Un balcon sur le fleuve
Le parc riverain municipal s'étire à quelques pas de l'embarcadère, entre pelouses, tables de pique-nique et vieux ancrages rouillés. On s'y installe sur un banc pour regarder défiler le trafic : vraquiers chargés de céréales, transporteurs de véhicules, remorqueurs têtus tirant leurs trains de bois vers l'aval. En face, sur la rive de l'État de Washington, s'alignent les installations de Longview et l'une des plus grandes usines de pâte à papier du continent. Le spectacle industriel a sa propre poésie, surtout au lever du jour quand la brume traîne encore sur l'eau.
Le pont Lewis and Clark
Difficile de quitter Rainier des yeux sans suivre la silhouette de son grand cantilever, achevé en 1930. C'est le seul ouvrage à franchir le Columbia entre Portland et Astoria, soit sur près d'une centaine de kilomètres de navigation. Sa travée verte domine les toits de la petite ville et sert de repère aux navigateurs comme aux photographes. Les noms de Lewis et Clark rappellent que l'expédition de 1805 descendit ces mêmes eaux vers le Pacifique, campant sur des rives que l'on contemple aujourd'hui depuis le pont du bateau. Deux siècles plus tard, le paysage décrit dans leurs journaux — collines boisées, brumes accrochées aux conifères, oiseaux d'eau par milliers — se reconnaît encore sans effort.
Une rue principale à l'ancienne
Le centre de Rainier tient en quelques pâtés de maisons : un restaurant familial, une taverne, des antiquaires ouverts au gré des humeurs. On y échange facilement quelques mots avec les habitants, souvent curieux de savoir d'où viennent les passagers. Toute la basse vallée vécut longtemps du bois : les scieries tournaient à plein régime et les trains de flottage descendaient vers l'estuaire; Longview, juste en face, doit d'ailleurs son existence à un empire forestier qui la fit sortir de terre dans les années 1920. Cette simplicité fait partie de l'agrément des escales fluviales du Nord-Ouest : pas de file d'attente, pas de billetterie, juste une bourgade américaine qui vaque à ses affaires sans chercher à impressionner qui que ce soit.

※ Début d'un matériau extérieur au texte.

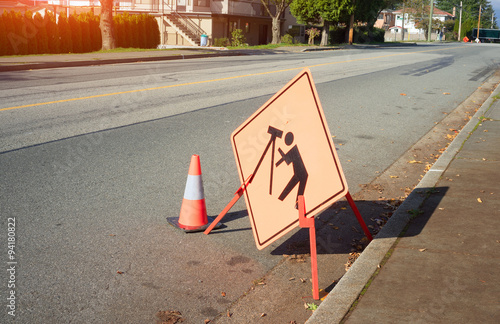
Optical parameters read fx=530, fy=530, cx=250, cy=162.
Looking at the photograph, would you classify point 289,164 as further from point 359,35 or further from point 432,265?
point 359,35

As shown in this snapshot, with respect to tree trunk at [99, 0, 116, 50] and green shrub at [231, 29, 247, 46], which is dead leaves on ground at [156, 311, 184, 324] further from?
green shrub at [231, 29, 247, 46]

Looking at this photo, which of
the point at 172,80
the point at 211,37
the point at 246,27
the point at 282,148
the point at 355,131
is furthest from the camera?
the point at 246,27

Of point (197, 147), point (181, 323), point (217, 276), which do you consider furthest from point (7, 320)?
point (197, 147)

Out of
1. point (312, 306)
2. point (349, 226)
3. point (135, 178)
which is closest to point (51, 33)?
point (135, 178)

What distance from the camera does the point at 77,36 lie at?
86.2ft

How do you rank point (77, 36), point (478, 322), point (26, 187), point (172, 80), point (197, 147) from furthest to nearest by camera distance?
point (77, 36) < point (172, 80) < point (197, 147) < point (26, 187) < point (478, 322)

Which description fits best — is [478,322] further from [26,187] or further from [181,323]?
[26,187]

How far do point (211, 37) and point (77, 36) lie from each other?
20.1m

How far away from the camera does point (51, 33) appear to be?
24.5 m

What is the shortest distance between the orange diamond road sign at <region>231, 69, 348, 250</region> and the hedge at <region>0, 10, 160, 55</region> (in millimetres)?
21115

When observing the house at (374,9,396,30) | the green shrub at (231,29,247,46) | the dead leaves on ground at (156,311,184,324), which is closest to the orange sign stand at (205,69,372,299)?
the dead leaves on ground at (156,311,184,324)

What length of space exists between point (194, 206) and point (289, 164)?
3.44ft

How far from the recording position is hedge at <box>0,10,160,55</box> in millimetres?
22562

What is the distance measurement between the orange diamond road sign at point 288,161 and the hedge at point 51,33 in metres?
21.1
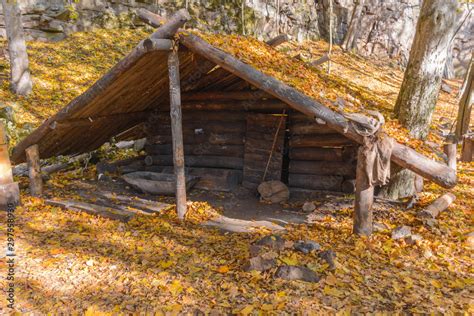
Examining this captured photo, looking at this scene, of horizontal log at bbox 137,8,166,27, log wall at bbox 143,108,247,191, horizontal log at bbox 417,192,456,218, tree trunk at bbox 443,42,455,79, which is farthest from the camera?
tree trunk at bbox 443,42,455,79

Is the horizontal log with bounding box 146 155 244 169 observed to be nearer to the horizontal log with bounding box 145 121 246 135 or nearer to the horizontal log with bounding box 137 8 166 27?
the horizontal log with bounding box 145 121 246 135

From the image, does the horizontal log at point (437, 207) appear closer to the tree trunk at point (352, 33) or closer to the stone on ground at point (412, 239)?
the stone on ground at point (412, 239)

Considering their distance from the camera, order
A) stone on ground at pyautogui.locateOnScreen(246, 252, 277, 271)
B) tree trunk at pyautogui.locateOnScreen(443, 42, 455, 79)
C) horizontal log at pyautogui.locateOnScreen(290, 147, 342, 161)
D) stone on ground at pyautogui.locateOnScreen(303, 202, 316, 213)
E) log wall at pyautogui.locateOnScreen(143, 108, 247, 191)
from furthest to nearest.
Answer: tree trunk at pyautogui.locateOnScreen(443, 42, 455, 79) → log wall at pyautogui.locateOnScreen(143, 108, 247, 191) → horizontal log at pyautogui.locateOnScreen(290, 147, 342, 161) → stone on ground at pyautogui.locateOnScreen(303, 202, 316, 213) → stone on ground at pyautogui.locateOnScreen(246, 252, 277, 271)

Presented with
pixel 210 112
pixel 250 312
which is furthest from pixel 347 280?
pixel 210 112

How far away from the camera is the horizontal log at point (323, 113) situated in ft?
16.0

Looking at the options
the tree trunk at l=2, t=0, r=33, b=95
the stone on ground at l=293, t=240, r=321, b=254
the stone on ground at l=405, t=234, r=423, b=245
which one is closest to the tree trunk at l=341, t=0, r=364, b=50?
the tree trunk at l=2, t=0, r=33, b=95

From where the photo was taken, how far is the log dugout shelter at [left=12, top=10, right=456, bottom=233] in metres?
5.41

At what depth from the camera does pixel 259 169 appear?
807 cm

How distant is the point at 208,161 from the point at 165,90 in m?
2.20

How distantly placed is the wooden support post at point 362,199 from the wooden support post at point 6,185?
6.44 meters

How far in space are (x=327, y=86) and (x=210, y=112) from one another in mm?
3513

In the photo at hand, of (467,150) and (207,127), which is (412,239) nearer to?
(207,127)

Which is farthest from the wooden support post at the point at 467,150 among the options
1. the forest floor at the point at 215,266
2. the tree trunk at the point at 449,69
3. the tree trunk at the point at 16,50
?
the tree trunk at the point at 449,69

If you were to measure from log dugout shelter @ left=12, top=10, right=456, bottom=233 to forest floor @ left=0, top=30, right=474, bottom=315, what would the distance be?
92 centimetres
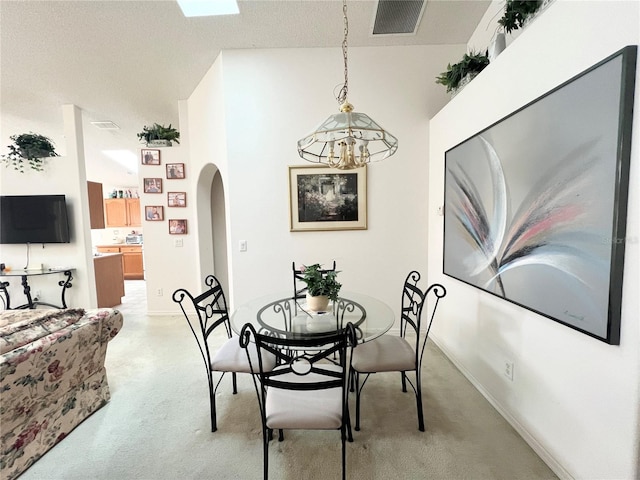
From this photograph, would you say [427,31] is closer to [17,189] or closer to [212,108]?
[212,108]

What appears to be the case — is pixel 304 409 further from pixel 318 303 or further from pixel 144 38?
pixel 144 38

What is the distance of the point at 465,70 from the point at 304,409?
2.77 m

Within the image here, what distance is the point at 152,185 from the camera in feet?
13.0

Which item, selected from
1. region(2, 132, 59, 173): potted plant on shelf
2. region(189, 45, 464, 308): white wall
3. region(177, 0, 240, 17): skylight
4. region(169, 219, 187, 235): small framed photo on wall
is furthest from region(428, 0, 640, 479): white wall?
region(2, 132, 59, 173): potted plant on shelf

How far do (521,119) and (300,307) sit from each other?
1925mm

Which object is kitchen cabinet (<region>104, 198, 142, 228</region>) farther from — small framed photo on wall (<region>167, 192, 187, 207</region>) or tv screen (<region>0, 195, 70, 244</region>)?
small framed photo on wall (<region>167, 192, 187, 207</region>)

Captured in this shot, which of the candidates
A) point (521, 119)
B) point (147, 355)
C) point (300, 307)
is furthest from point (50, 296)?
point (521, 119)

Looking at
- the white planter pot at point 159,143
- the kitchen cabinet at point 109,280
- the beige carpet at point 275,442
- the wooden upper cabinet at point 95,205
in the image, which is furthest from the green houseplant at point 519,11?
the kitchen cabinet at point 109,280

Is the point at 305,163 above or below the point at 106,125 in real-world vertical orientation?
below

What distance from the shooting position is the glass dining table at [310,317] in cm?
178

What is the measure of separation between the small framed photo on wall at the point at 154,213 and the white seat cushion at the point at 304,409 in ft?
11.1

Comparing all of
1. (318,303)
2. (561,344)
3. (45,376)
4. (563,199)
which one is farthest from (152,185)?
(561,344)

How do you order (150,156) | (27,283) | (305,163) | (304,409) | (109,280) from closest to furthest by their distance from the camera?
1. (304,409)
2. (305,163)
3. (27,283)
4. (150,156)
5. (109,280)

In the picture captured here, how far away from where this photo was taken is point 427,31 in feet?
9.44
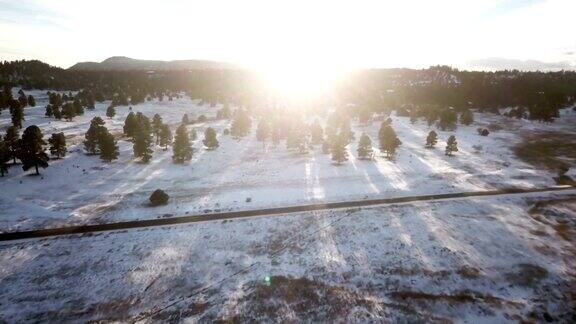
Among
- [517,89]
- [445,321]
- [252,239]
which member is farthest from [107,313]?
[517,89]

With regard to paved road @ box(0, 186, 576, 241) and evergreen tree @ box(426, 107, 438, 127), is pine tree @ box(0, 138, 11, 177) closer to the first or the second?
paved road @ box(0, 186, 576, 241)

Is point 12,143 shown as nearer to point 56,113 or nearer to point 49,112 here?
point 56,113

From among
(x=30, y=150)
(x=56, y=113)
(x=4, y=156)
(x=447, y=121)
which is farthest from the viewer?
(x=447, y=121)

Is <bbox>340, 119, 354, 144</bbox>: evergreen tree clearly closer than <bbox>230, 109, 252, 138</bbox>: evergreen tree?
Yes

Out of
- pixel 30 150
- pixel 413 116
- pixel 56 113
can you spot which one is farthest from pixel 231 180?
pixel 413 116

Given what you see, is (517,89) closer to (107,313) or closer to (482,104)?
(482,104)

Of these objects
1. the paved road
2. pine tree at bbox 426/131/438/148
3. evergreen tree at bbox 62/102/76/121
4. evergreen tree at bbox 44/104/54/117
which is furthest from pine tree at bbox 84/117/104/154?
pine tree at bbox 426/131/438/148
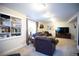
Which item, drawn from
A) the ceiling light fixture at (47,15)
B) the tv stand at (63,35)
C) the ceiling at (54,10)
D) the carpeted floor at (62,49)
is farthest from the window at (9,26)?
the tv stand at (63,35)

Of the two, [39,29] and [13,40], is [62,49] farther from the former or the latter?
[13,40]

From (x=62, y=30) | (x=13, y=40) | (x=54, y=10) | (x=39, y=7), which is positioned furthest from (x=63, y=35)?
(x=13, y=40)

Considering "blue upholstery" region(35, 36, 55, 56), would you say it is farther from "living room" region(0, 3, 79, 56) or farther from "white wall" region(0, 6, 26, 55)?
"white wall" region(0, 6, 26, 55)

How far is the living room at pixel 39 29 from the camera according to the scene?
73.0 inches

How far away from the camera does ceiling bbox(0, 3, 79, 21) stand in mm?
1874

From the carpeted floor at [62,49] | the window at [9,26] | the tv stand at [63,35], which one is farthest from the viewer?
the tv stand at [63,35]

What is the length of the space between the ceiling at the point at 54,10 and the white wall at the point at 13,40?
0.09 meters

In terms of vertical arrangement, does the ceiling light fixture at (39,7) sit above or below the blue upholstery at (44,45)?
above

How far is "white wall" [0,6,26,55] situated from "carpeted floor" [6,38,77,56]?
0.43 feet

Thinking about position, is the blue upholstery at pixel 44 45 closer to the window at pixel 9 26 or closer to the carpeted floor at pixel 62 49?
the carpeted floor at pixel 62 49

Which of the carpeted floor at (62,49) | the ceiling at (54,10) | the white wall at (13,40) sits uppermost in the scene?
the ceiling at (54,10)

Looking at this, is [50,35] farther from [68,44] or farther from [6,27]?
[6,27]

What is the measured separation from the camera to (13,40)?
1.93 m

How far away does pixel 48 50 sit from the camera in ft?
6.38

Le mont St Helens en toile de fond
La plupart des compagnies fluviales profitent de l'arrêt pour proposer l'excursion vers le Mont St Helens National Volcanic Monument, de l'autre côté du fleuve. En 1980, l'éruption du volcan a soufflé son versant nord et transformé des vallées entières; les centres d'interprétation racontent la catastrophe, les forêts couchées en quelques secondes et la renaissance spectaculaire de la vie sauvage dans la zone dévastée. La route serpente entre forêts replantées et points de vue sur le cratère béant : un contraste saisissant avec la quiétude du fleuve.
Repères d'escale
- Le parc riverain et la rue principale se parcourent à pied depuis l'embarcadère.
- L'excursion au mont St Helens occupe une demi-journée à une journée complète selon les arrêts prévus.
- Prévoir une veste : le vent du Columbia surprend même en été.
Larguer les amarres
Quand le bateau reprend son cap, la travée verte s'efface lentement derrière un coude du Columbia et les sirènes des remorqueurs saluent le départ. Rainier n'a ni monument classé ni musée fameux, et c'est très bien ainsi : l'escale offre une page d'Amérique ordinaire, sincère, posée au bord d'un des grands fleuves du continent. Il en reste un goût de simplicité qui accompagne longtemps la descente vers l'estuaire.